Predictive Analytics is a specialize data processing techniques focusing in solving the problem of predicting future outcome based on analyzing previous collected data. The processing cycle typically involves two phases of processing:

- Training phase: Learn a model from training data
- Predicting phase: Deploy the model to production and use that to predict the unknown or future outcome

## Determine the input and output

At this step, we define the output (what we predict) as well as the input data (what we use) in this exercise.
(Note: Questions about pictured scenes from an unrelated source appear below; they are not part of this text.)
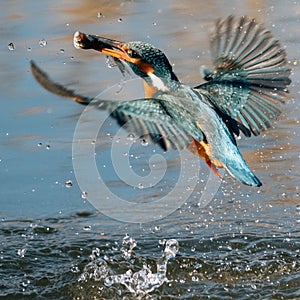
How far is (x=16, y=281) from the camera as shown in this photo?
4.26m

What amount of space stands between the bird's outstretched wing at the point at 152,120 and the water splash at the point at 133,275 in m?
0.62

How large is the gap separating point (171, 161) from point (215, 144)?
5.14 ft

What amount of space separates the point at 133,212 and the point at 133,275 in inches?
27.4

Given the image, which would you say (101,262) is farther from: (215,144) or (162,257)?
(215,144)

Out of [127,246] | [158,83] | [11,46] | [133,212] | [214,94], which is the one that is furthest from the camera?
[11,46]

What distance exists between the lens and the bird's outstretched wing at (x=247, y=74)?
13.5 feet

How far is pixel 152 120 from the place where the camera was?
12.6 ft

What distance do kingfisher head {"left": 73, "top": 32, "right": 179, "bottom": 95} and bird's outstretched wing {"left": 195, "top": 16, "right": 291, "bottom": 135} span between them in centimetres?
20

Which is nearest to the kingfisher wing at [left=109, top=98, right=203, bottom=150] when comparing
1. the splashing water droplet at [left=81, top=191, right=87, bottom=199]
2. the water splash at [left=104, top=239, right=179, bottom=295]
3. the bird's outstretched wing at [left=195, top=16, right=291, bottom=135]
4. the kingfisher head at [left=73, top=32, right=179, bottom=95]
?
the kingfisher head at [left=73, top=32, right=179, bottom=95]

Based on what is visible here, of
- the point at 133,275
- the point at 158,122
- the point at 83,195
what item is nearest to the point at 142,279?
the point at 133,275

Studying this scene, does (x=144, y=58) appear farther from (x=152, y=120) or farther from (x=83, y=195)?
(x=83, y=195)

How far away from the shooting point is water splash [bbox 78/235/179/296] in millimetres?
4195

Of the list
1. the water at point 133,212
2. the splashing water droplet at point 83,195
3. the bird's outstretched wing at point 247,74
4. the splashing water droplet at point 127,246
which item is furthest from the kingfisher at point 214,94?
the splashing water droplet at point 83,195

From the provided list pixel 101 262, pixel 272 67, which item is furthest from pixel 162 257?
pixel 272 67
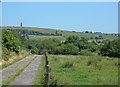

If the output is predicting a continuous numeric quantity, we call this exercise a “regression”. If the output is predicting a discrete category, we call it a “classification”. Similarly, input can also be a number, a category, or a mix of both.Determine the ultimate output is largely a business requirement and usually well-defined (e.g. predicting the quarterly revenue). However, there are many intermediate outputs that are related (in fact they are be input) to the final output. In my experience, determining these set of intermediate outputs usually go through an back-tracking exploratory process as follows.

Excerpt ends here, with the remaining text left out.